—Al Hotel Rincón de Sol, por favor. Está en la calle de Espoz y Mina, ¿lo conoce?
El taxista responde afirmativamente, pone el intermitente y se sumerge en el denso tráfico de Madrid.
Agradezco la perspectiva de un largo trayecto y me recuesto relajada, por fin, tras un día agotador. Me asombro de lo lejos que quedan esas intempestivas cinco y cuarto de la mañana cuando sonaba el despertador.
Enfilamos Castellana abajo. La perspectiva de descalzarme y dar un merecido descanso a mis doloridos pies me sugiere el summum de los placeres. Acerco mi mano al cierre de las botas para aflojarlas y siento el contacto de un objeto extraño… una billetera de mujer.

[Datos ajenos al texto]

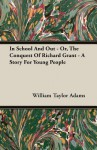 In School and Out - Or, the Conquest of Richard Grant - A Story for Young People - William Taylor Adams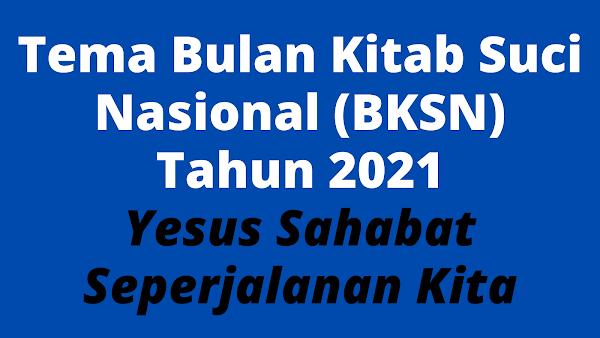 Tema BKSN 2021, Tema Bulan Kitab Suci Nasional 2021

Contengo mi primera reacción de comentárselo al taxista. La abro y examino su contenido: la clásica relación de tarjetas de crédito y la documentación personal básica. En el DNI descubro el nombre de la propietaria: Sonia Bramante. Una chica muy guapa, como puedo confirmar en unas fotos carnet que descubro en otro compartimento. La dirección de su domicilio es de Sevilla, lo que complicará un poco la devolución, aunque tampoco en exceso.
Lo único llamativo del contenido de la cartera es una tarjeta de visita, situada en primer lugar, bien visible y destacada. De buena calidad, muy bonita, negra mate, con una pica plateada estampada en el centro. En el reverso, escrito a mano, hay un número de teléfono y una dirección: calle del Prado 26.
No conozco muy bien Madrid, pero juraría que en el trayecto de la mañana, desde Atocha al hotel para dejar el equipaje, he pasado por una calle del Prado. Como un flashback viene a mi memoria el pasear la mirada aburrida por los nombres de las calles, reparar en este y llamarme la atención por la referencia al museo.
—Perdone, ¿la calle del Prado queda cerca de mi hotel?
El taxista no duda ni un momento.
—A la vuelta de su calle. Las dos van a morir a la plaza del Ángel.
—Lléveme al número 26, por favor.
—Como usted mande, señorita.
Olvido el dolor de pies. Aún es pronto, no son ni las siete y media. Es un agradable y soleado día de finales de mayo y un paseíto antes de meterme en el hotel me sentará bien. Vale la pena intentarlo.
Diez minutos después, el taxi estaciona frente a un pequeño y elegante edificio de tres plantas, con una impresionante puerta negra de doble hoja, de más de cuatro metros de altura, con aldaba dorada. El tipo de acceso a mansiones que, tiempo atrás, debían permitir la entrada de los carruajes al interior de la casa.
Bajo del taxi un poco aturdida, ya que me veo envuelta por una algarabía de gente que se apiña en la estrecha acera inmediata a la finca. Una valla y un elegante portero vestido de impecable negro impiden la entrada a los curiosos.
Me dirijo dubitativa hacia él, que desde que me ha visto bajar del taxi ha clavado en mí su mirada.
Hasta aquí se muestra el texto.